> YOUR ASSIGNMENT:
Render each of the entries below as a JSON list of strings, one string per line with blank lines left out. Drop the picture markers so only the caption text remains.

* * * * *

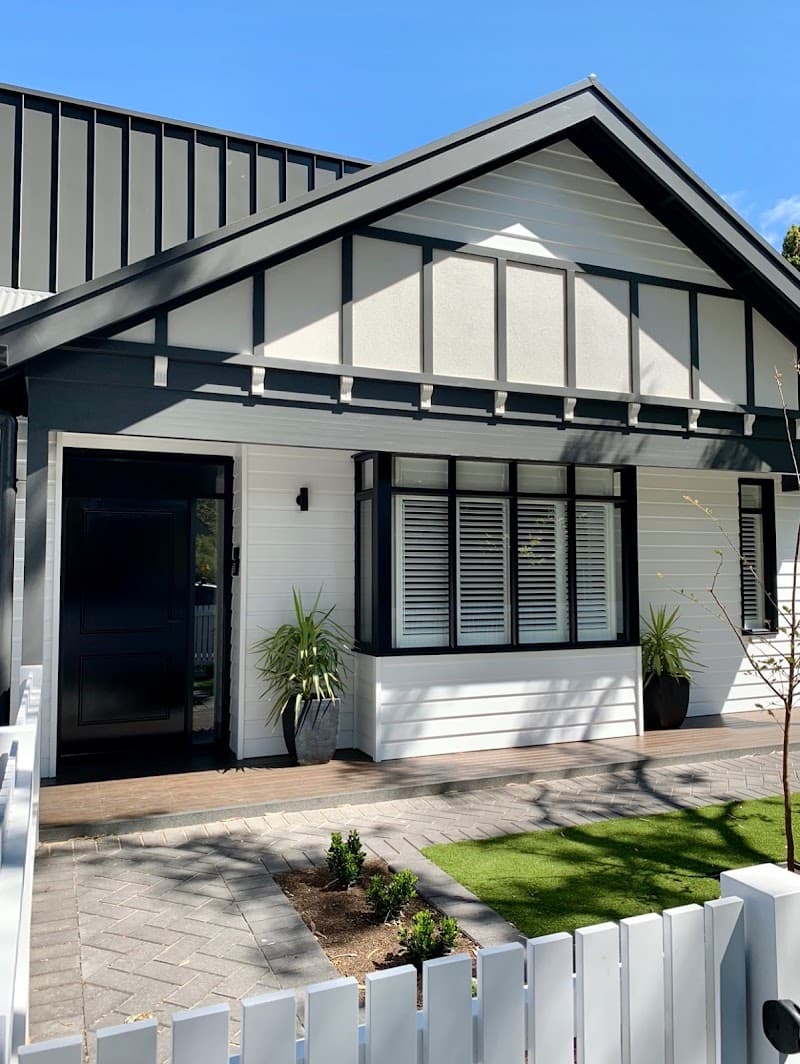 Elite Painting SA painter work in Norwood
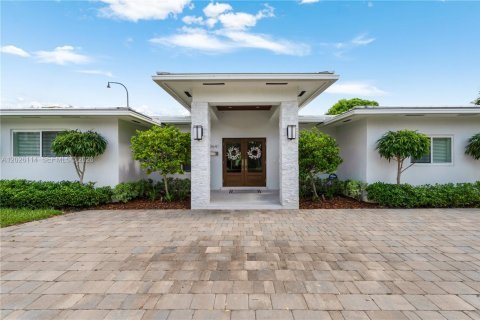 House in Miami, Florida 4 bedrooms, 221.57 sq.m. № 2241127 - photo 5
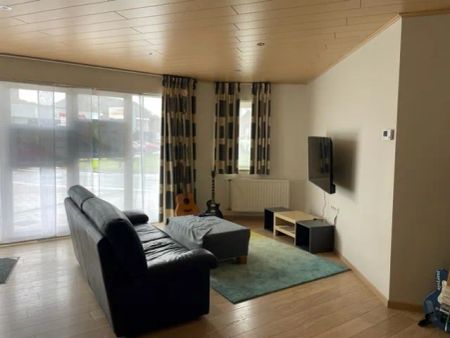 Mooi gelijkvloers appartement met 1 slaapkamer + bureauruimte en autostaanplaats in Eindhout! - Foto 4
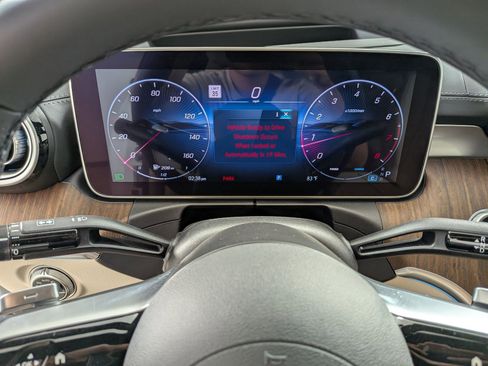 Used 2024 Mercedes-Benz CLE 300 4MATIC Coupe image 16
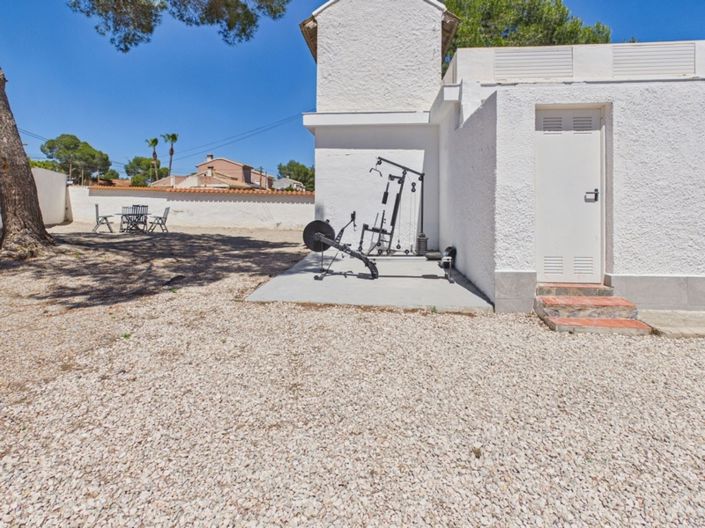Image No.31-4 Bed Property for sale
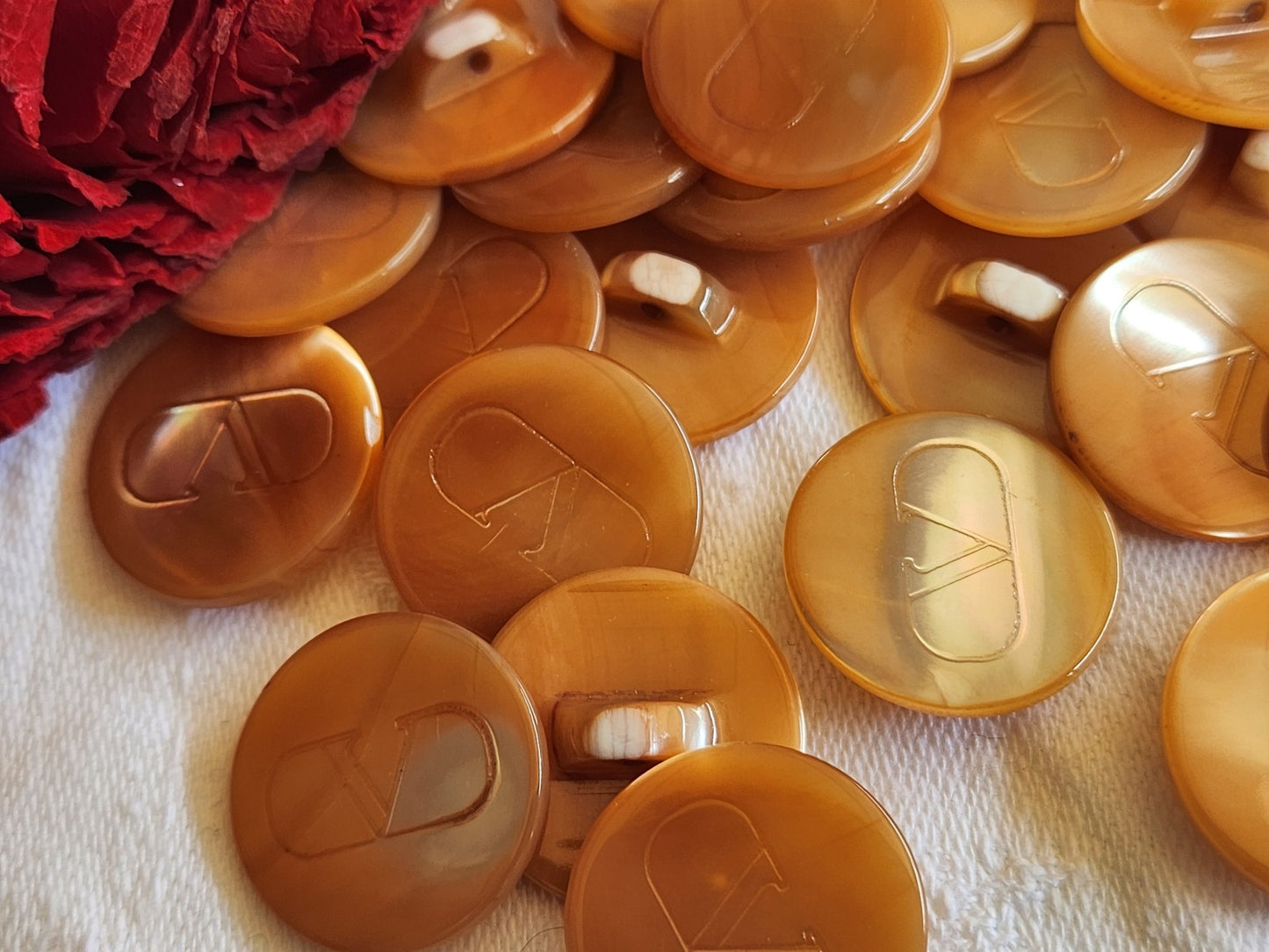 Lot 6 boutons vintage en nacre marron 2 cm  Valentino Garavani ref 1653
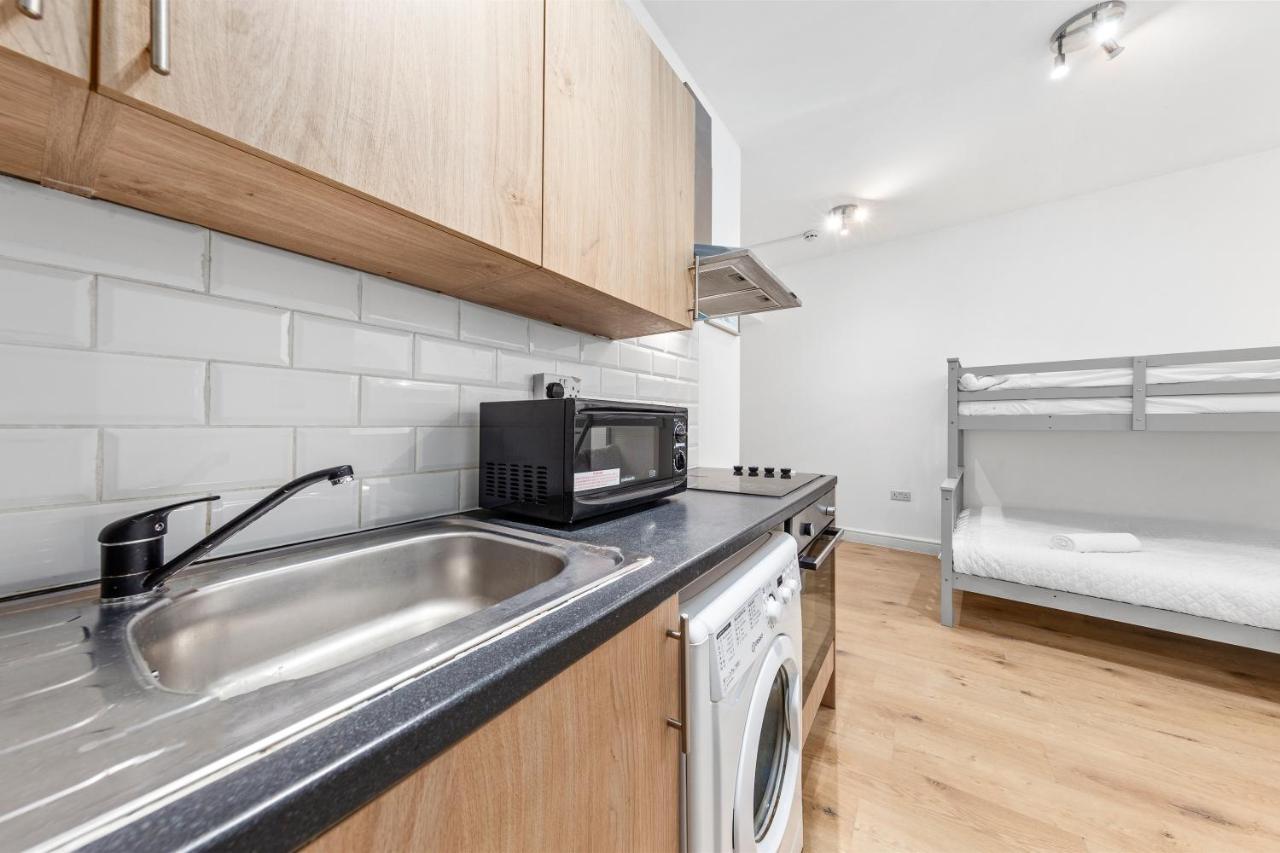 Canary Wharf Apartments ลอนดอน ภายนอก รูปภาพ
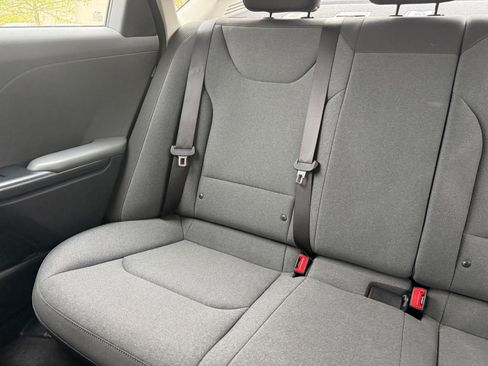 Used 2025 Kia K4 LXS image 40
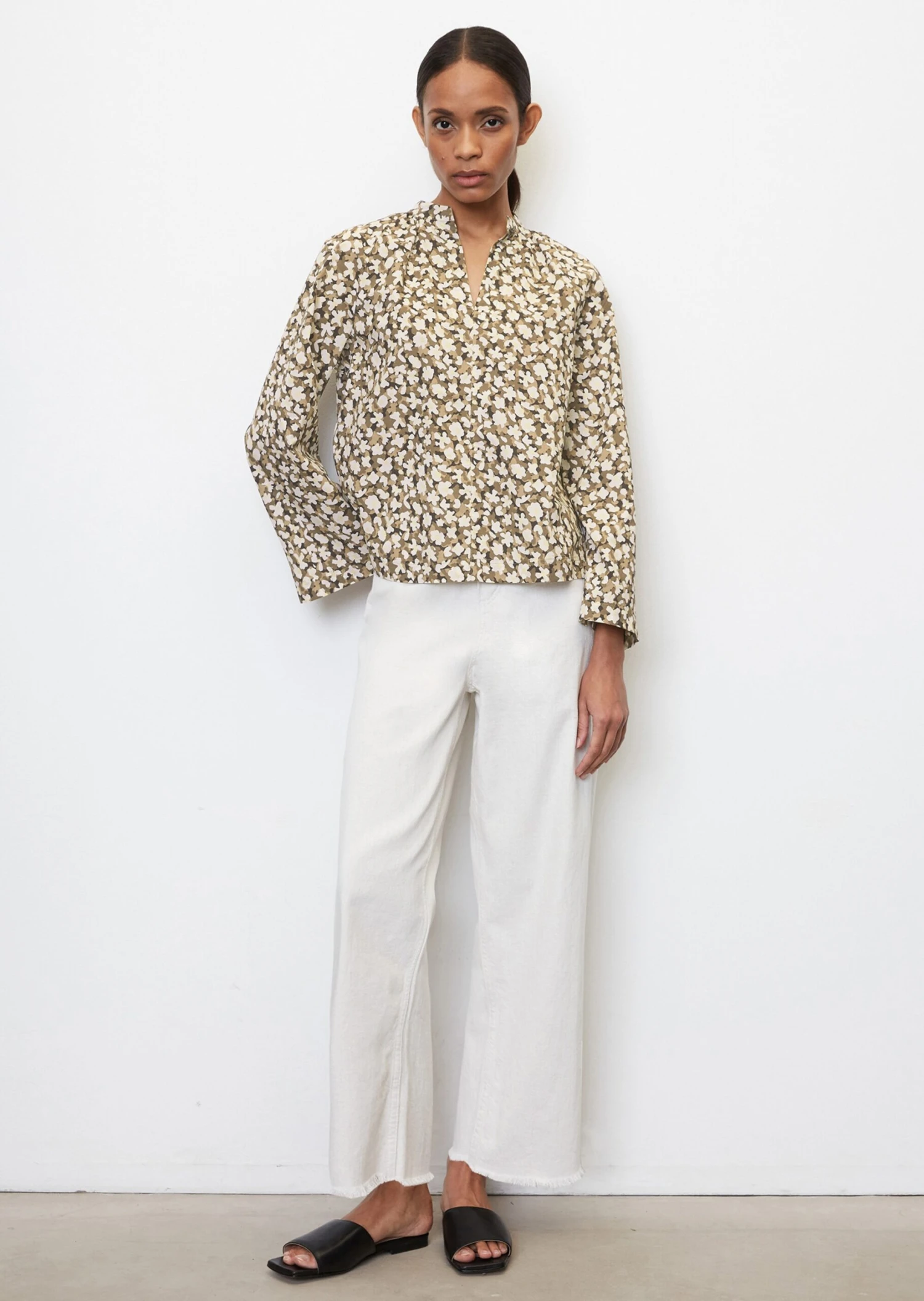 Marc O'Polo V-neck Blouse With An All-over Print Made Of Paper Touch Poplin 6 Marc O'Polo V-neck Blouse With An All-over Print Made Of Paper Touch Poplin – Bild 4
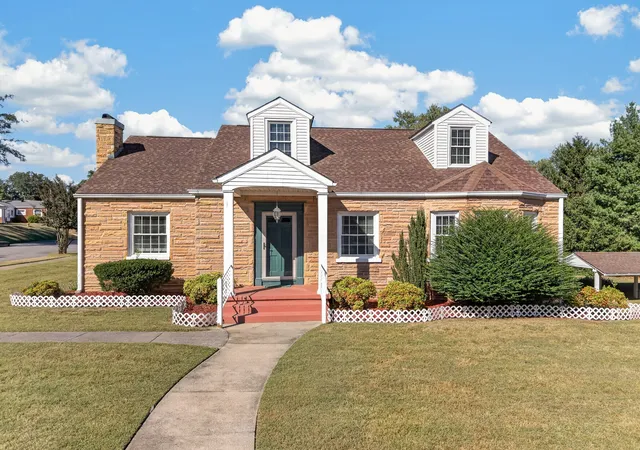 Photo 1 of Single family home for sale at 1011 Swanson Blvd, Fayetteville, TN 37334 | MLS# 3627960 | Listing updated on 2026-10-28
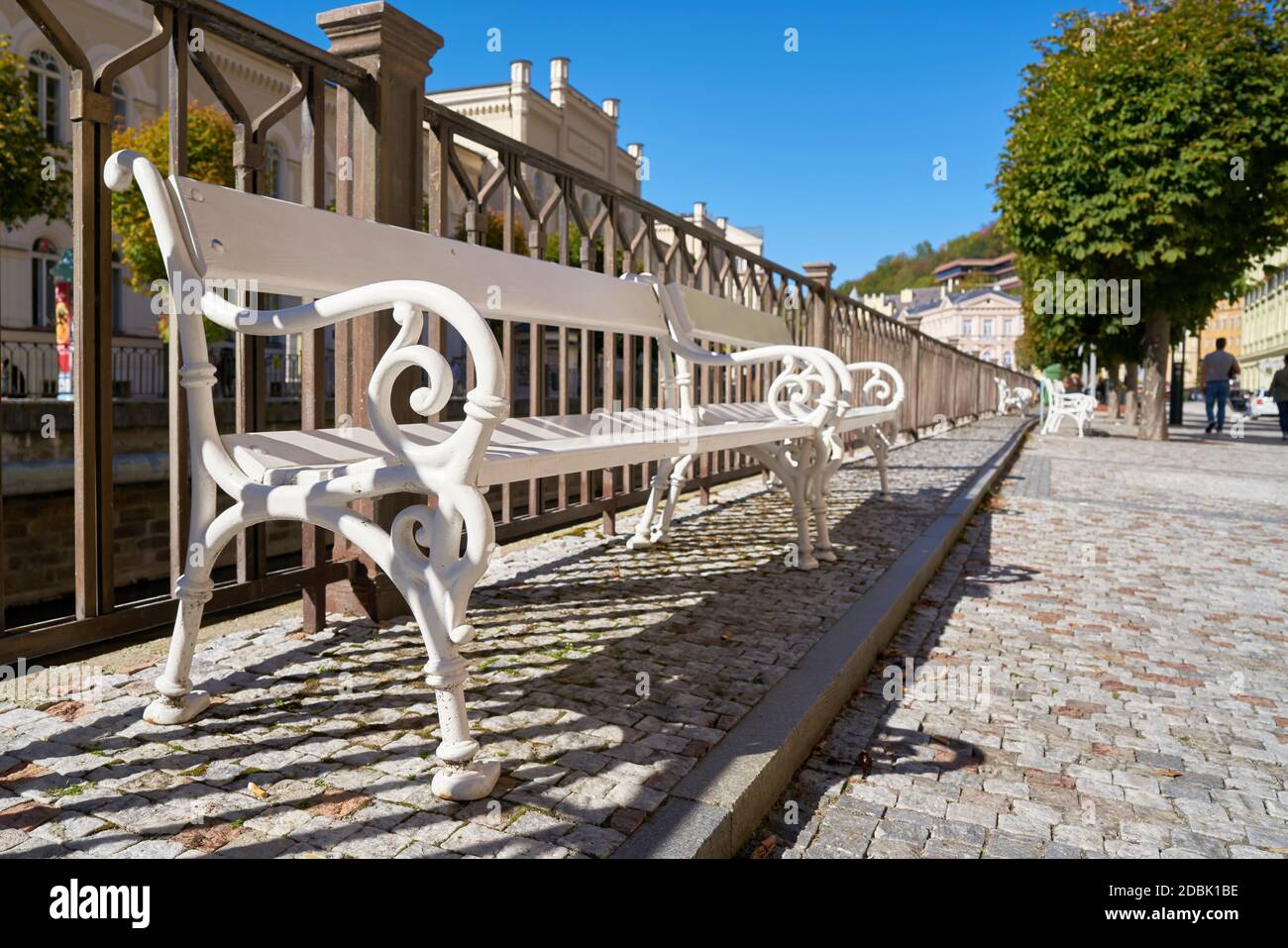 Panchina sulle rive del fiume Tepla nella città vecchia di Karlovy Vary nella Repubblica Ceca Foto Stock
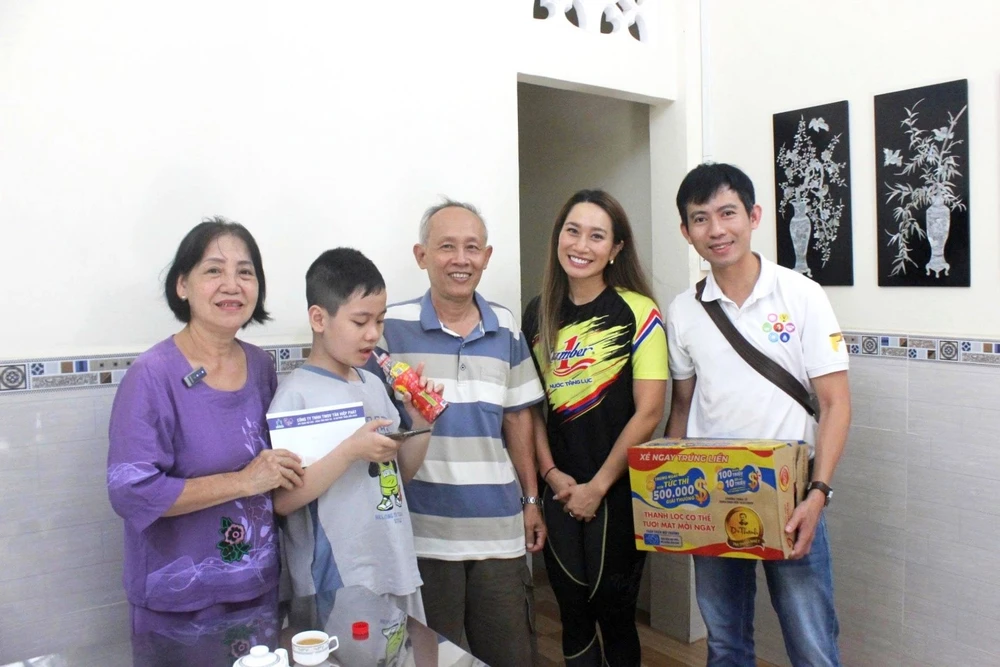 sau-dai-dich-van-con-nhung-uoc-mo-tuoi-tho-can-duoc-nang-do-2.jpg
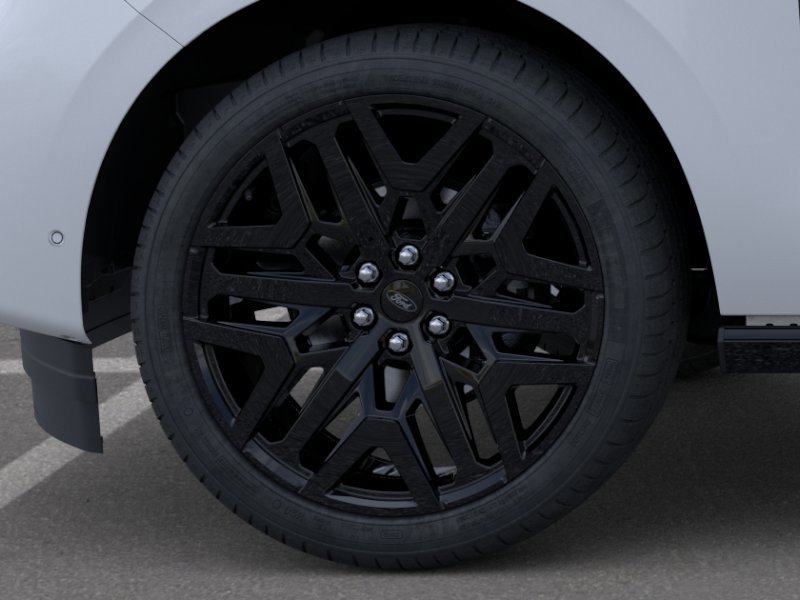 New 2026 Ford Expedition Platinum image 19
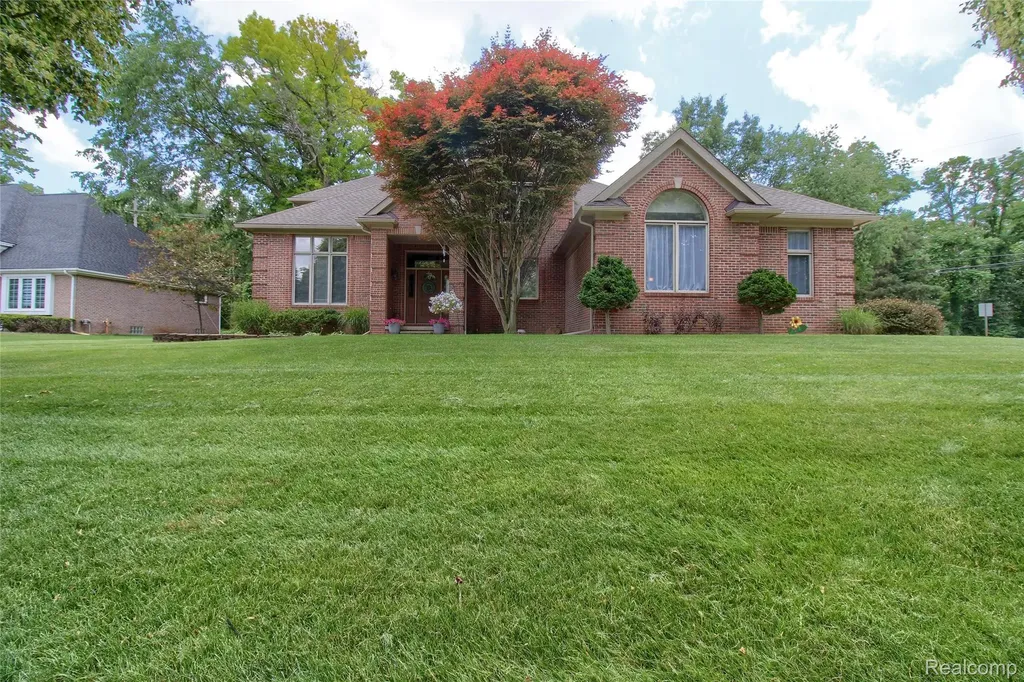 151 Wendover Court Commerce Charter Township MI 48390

* * * * *

> SOLUTION TO THIS EXERCISE:
[
  " Elite Painting SA painter work in Norwood",
  " House in Miami, Florida 4 bedrooms, 221.57 sq.m. № 2241127 - photo 5",
  " Mooi gelijkvloers appartement met 1 slaapkamer + bureauruimte en autostaanplaats in Eindhout! - Foto 4",
  " Used 2024 Mercedes-Benz CLE 300 4MATIC Coupe image 16",
  "Image No.31-4 Bed Property for sale",
  " Lot 6 boutons vintage en nacre marron 2 cm  Valentino Garavani ref 1653",
  " Canary Wharf Apartments ลอนดอน ภายนอก รูปภาพ",
  " Used 2025 Kia K4 LXS image 40",
  " Marc O'Polo V-neck Blouse With An All-over Print Made Of Paper Touch Poplin 6 Marc O'Polo V-neck Blouse With An All-over Print Made Of Paper Touch Poplin – Bild 4",
  " Photo 1 of Single family home for sale at 1011 Swanson Blvd, Fayetteville, TN 37334 | MLS# 3627960 | Listing updated on 2026-10-28",
  " Panchina sulle rive del fiume Tepla nella città vecchia di Karlovy Vary nella Repubblica Ceca Foto Stock",
  " sau-dai-dich-van-con-nhung-uoc-mo-tuoi-tho-can-duoc-nang-do-2.jpg",
  " New 2026 Ford Expedition Platinum image 19",
  " 151 Wendover Court Commerce Charter Township MI 48390"
]